** start Available data **

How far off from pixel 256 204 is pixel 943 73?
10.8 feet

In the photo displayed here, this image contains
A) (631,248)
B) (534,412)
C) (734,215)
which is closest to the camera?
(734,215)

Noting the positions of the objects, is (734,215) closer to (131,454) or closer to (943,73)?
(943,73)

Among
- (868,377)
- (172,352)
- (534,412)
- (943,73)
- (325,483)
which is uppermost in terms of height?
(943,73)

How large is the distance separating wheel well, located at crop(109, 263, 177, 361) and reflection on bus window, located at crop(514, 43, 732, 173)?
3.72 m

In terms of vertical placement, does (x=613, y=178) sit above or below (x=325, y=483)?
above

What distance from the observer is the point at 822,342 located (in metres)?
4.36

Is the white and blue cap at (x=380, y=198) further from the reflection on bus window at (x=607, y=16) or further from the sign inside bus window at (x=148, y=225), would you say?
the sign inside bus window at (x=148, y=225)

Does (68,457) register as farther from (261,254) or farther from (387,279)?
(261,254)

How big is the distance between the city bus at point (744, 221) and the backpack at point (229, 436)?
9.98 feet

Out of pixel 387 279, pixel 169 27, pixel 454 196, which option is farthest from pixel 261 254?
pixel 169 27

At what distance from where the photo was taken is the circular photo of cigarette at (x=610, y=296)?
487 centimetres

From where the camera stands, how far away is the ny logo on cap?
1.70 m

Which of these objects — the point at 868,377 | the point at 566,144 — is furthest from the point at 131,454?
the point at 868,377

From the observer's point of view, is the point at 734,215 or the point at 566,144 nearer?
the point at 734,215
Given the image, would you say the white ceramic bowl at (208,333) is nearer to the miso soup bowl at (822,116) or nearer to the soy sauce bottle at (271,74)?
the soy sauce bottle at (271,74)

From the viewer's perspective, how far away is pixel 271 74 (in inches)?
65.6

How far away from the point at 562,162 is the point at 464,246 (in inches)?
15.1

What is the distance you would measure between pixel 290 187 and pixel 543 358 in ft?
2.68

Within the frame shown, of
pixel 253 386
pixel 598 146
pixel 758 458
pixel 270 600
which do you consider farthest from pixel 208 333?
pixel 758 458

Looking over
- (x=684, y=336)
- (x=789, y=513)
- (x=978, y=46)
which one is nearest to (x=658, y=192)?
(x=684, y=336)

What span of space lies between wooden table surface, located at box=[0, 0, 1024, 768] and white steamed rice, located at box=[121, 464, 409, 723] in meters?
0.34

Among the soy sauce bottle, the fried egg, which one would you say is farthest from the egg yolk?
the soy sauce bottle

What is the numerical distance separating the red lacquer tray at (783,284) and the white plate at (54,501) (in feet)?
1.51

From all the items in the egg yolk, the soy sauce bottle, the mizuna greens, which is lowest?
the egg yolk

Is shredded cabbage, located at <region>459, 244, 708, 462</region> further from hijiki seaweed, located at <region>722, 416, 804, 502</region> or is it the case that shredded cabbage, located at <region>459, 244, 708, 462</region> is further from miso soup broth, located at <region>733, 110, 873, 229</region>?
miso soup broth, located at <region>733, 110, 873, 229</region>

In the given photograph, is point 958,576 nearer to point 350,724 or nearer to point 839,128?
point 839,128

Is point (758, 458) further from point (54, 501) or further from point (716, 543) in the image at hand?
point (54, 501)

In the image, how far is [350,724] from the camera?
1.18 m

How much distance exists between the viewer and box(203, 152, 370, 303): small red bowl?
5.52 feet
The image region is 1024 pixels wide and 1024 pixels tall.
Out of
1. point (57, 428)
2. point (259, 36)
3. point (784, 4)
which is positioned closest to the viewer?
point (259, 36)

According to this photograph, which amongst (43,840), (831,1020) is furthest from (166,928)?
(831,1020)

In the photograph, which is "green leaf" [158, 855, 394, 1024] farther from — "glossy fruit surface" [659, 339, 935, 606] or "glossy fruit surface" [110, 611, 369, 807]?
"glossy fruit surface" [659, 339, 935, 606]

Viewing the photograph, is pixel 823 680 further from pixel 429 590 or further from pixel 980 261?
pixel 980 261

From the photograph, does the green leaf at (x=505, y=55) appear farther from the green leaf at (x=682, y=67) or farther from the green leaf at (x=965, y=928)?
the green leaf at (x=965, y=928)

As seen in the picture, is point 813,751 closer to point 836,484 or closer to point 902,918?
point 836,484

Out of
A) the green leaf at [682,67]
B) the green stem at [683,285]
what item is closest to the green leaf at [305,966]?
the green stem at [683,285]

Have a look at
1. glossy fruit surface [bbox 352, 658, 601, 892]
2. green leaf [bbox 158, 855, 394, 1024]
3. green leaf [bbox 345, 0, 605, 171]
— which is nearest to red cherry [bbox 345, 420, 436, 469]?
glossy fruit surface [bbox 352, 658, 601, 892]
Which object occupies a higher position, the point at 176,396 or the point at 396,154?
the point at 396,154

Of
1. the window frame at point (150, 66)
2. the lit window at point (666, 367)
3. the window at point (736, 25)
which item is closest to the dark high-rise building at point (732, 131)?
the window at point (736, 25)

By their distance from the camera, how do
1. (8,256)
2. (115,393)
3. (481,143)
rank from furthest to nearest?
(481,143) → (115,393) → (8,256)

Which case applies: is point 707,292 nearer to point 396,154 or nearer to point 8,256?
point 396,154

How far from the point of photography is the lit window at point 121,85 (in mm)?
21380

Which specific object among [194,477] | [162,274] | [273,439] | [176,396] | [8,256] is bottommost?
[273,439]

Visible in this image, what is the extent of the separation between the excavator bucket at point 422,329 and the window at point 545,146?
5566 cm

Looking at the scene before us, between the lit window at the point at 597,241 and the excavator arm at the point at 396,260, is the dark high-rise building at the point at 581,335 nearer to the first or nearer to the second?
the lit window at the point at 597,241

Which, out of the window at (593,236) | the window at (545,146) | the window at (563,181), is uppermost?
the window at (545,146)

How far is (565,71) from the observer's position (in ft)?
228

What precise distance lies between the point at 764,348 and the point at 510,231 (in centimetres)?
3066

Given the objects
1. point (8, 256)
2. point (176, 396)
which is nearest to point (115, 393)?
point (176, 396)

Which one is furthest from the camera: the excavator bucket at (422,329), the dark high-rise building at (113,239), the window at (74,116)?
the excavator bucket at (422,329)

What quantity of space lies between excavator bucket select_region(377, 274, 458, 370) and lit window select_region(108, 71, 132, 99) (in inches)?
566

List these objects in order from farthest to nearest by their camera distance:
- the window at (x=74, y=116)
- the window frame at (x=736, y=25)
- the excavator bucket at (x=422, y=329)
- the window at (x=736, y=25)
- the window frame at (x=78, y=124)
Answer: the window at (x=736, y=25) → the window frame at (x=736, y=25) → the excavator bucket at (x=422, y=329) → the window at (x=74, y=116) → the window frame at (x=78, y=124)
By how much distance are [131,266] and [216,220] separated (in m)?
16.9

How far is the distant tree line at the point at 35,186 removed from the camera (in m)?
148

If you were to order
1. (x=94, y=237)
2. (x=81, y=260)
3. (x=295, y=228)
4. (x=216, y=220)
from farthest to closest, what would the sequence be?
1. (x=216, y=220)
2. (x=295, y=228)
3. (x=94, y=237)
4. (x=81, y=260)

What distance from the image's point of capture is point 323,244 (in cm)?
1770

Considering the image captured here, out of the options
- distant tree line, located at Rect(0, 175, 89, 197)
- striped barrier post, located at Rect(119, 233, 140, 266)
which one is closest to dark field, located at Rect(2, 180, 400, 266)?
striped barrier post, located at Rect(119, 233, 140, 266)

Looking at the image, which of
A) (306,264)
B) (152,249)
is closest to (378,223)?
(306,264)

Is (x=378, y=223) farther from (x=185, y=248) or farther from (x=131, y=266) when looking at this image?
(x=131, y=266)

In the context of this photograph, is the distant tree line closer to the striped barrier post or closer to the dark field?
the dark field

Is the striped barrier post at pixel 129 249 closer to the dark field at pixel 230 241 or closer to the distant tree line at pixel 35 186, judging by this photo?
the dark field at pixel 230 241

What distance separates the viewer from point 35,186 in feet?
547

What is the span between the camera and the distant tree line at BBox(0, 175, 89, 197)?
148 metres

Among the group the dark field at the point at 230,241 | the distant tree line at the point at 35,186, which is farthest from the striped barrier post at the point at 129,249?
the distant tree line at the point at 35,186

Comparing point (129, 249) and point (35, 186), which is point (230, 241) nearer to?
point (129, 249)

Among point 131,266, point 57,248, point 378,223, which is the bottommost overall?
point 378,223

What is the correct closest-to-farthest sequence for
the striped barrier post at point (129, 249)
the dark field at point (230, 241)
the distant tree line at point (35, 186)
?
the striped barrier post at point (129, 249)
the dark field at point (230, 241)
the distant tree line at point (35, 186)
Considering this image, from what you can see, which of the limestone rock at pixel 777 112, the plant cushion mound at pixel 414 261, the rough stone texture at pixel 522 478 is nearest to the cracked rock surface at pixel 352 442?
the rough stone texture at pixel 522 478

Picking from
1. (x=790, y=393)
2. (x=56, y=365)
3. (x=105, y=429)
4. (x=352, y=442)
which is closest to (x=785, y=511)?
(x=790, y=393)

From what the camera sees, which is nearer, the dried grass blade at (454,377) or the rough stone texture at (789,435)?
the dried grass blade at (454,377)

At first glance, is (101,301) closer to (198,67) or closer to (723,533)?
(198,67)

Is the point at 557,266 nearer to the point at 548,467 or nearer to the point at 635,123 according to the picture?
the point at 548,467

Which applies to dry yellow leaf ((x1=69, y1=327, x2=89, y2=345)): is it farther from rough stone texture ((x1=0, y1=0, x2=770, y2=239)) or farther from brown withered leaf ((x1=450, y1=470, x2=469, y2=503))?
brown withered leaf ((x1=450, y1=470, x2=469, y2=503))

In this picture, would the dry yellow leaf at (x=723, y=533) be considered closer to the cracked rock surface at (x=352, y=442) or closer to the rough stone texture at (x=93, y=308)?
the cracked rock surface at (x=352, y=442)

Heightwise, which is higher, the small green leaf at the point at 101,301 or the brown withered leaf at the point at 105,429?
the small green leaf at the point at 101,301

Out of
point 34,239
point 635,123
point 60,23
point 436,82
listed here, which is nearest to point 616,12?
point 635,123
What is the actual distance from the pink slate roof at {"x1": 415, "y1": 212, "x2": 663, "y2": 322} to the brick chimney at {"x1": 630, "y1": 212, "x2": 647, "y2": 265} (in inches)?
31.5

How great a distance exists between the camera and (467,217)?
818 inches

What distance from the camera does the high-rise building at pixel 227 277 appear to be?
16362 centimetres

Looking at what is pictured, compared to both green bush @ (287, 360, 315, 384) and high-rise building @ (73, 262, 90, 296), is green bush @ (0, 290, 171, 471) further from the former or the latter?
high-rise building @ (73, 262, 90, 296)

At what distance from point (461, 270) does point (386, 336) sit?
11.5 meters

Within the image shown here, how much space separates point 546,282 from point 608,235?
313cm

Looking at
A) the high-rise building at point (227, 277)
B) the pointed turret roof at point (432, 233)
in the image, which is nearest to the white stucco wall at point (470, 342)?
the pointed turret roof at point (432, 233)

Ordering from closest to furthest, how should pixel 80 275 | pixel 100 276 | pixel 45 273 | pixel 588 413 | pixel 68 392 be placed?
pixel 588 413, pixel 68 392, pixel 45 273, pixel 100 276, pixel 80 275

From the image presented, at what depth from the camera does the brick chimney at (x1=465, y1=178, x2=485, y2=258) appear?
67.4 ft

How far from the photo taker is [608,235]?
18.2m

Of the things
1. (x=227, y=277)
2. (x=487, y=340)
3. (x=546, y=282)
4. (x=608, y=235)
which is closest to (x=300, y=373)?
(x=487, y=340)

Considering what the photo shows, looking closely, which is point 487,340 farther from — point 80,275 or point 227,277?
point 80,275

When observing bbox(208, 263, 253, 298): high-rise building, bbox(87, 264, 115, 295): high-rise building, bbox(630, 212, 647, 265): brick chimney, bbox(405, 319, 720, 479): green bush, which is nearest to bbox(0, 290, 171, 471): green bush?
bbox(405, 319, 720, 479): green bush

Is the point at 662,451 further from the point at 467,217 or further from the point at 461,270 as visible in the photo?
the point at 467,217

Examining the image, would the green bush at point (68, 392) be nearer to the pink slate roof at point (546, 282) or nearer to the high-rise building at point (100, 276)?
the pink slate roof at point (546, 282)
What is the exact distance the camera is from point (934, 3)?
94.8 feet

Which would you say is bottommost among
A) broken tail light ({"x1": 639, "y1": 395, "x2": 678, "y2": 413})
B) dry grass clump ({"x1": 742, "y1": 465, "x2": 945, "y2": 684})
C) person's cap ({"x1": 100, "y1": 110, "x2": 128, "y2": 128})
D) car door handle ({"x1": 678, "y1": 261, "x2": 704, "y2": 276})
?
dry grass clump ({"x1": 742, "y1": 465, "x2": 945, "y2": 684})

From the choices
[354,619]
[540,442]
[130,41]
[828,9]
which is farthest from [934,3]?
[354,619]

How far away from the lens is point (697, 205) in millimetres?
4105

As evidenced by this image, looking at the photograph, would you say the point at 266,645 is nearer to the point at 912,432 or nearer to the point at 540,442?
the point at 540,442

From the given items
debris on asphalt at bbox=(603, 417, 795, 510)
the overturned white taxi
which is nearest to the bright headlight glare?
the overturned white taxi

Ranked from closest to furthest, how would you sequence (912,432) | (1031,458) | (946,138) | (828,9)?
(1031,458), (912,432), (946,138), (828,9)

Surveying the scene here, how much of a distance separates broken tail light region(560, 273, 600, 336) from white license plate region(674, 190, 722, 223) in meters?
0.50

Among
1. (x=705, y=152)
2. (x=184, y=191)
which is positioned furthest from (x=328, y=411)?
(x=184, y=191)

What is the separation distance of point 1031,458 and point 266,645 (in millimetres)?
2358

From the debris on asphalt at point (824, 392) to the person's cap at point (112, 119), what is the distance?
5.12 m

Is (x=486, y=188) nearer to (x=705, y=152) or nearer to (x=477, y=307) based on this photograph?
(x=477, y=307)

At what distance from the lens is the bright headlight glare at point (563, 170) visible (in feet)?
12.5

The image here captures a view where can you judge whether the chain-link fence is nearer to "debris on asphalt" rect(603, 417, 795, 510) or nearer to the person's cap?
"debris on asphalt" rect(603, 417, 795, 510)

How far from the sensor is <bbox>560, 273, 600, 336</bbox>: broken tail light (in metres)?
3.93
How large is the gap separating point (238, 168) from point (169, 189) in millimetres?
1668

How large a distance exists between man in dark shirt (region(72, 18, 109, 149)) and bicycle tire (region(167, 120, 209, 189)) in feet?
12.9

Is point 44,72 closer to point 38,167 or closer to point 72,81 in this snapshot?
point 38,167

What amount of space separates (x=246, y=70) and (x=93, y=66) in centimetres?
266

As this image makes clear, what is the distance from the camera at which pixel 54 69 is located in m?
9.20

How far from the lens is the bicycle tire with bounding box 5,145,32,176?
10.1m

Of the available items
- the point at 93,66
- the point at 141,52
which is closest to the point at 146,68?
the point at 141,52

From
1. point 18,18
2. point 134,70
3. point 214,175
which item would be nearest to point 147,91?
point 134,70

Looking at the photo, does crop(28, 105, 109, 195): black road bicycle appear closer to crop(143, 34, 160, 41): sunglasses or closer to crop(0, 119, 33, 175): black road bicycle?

** end Available data **

Task statement =>
Retype nothing except the lines from the line holding "As this image" through the last line of the entries, both included.

Reply =>
As this image makes clear, what is the distance from the camera at which pixel 54 69 is located in m?
9.20

How far from the lens is the bicycle tire with bounding box 5,145,32,176?
10.1m

Of the available items
- the point at 93,66
- the point at 141,52
which is closest to the point at 146,68?
the point at 141,52

From
1. point 18,18
2. point 134,70
3. point 214,175
which item would be nearest to point 147,91?
point 134,70

Looking at the photo, does crop(28, 105, 109, 195): black road bicycle appear closer to crop(143, 34, 160, 41): sunglasses or closer to crop(0, 119, 33, 175): black road bicycle?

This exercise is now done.